* [Exercise requirements]: Copy out the material below line for line, changing nothing, but leave the pictures out of your copy.

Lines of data
********************

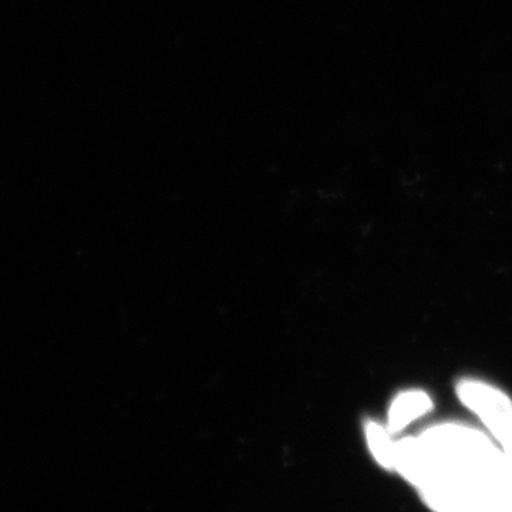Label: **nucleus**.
Wrapping results in <instances>:
<instances>
[{
	"label": "nucleus",
	"mask_w": 512,
	"mask_h": 512,
	"mask_svg": "<svg viewBox=\"0 0 512 512\" xmlns=\"http://www.w3.org/2000/svg\"><path fill=\"white\" fill-rule=\"evenodd\" d=\"M394 471L434 512H512V471L483 431L457 423L396 441Z\"/></svg>",
	"instance_id": "nucleus-1"
},
{
	"label": "nucleus",
	"mask_w": 512,
	"mask_h": 512,
	"mask_svg": "<svg viewBox=\"0 0 512 512\" xmlns=\"http://www.w3.org/2000/svg\"><path fill=\"white\" fill-rule=\"evenodd\" d=\"M433 407L430 396L421 390H409L399 394L390 406L387 416V429L390 433H400L410 423L430 412Z\"/></svg>",
	"instance_id": "nucleus-3"
},
{
	"label": "nucleus",
	"mask_w": 512,
	"mask_h": 512,
	"mask_svg": "<svg viewBox=\"0 0 512 512\" xmlns=\"http://www.w3.org/2000/svg\"><path fill=\"white\" fill-rule=\"evenodd\" d=\"M366 440L370 453L375 457L377 463L386 470L394 471L396 441L392 440V433L389 429L377 421H369L366 424Z\"/></svg>",
	"instance_id": "nucleus-4"
},
{
	"label": "nucleus",
	"mask_w": 512,
	"mask_h": 512,
	"mask_svg": "<svg viewBox=\"0 0 512 512\" xmlns=\"http://www.w3.org/2000/svg\"><path fill=\"white\" fill-rule=\"evenodd\" d=\"M458 397L477 414L497 443L512 434V400L497 387L480 380H463L457 386Z\"/></svg>",
	"instance_id": "nucleus-2"
},
{
	"label": "nucleus",
	"mask_w": 512,
	"mask_h": 512,
	"mask_svg": "<svg viewBox=\"0 0 512 512\" xmlns=\"http://www.w3.org/2000/svg\"><path fill=\"white\" fill-rule=\"evenodd\" d=\"M501 444V450H503L505 458H507L508 466L512 471V434L508 439H505Z\"/></svg>",
	"instance_id": "nucleus-5"
}]
</instances>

********************

* [Problem solution]:
Label: **nucleus**.
Wrapping results in <instances>:
<instances>
[{
	"label": "nucleus",
	"mask_w": 512,
	"mask_h": 512,
	"mask_svg": "<svg viewBox=\"0 0 512 512\" xmlns=\"http://www.w3.org/2000/svg\"><path fill=\"white\" fill-rule=\"evenodd\" d=\"M394 471L434 512H512V471L483 431L457 423L396 441Z\"/></svg>",
	"instance_id": "nucleus-1"
},
{
	"label": "nucleus",
	"mask_w": 512,
	"mask_h": 512,
	"mask_svg": "<svg viewBox=\"0 0 512 512\" xmlns=\"http://www.w3.org/2000/svg\"><path fill=\"white\" fill-rule=\"evenodd\" d=\"M433 407L430 396L421 390H409L399 394L390 406L387 416V429L390 433H400L410 423L430 412Z\"/></svg>",
	"instance_id": "nucleus-3"
},
{
	"label": "nucleus",
	"mask_w": 512,
	"mask_h": 512,
	"mask_svg": "<svg viewBox=\"0 0 512 512\" xmlns=\"http://www.w3.org/2000/svg\"><path fill=\"white\" fill-rule=\"evenodd\" d=\"M366 440L370 453L375 457L377 463L386 470L394 471L396 441L392 440V433L389 429L377 421H369L366 424Z\"/></svg>",
	"instance_id": "nucleus-4"
},
{
	"label": "nucleus",
	"mask_w": 512,
	"mask_h": 512,
	"mask_svg": "<svg viewBox=\"0 0 512 512\" xmlns=\"http://www.w3.org/2000/svg\"><path fill=\"white\" fill-rule=\"evenodd\" d=\"M458 397L477 414L497 443L512 434V400L497 387L480 380H463L457 386Z\"/></svg>",
	"instance_id": "nucleus-2"
},
{
	"label": "nucleus",
	"mask_w": 512,
	"mask_h": 512,
	"mask_svg": "<svg viewBox=\"0 0 512 512\" xmlns=\"http://www.w3.org/2000/svg\"><path fill=\"white\" fill-rule=\"evenodd\" d=\"M501 444V450H503L505 458H507L508 466L512 471V434L508 439H505Z\"/></svg>",
	"instance_id": "nucleus-5"
}]
</instances>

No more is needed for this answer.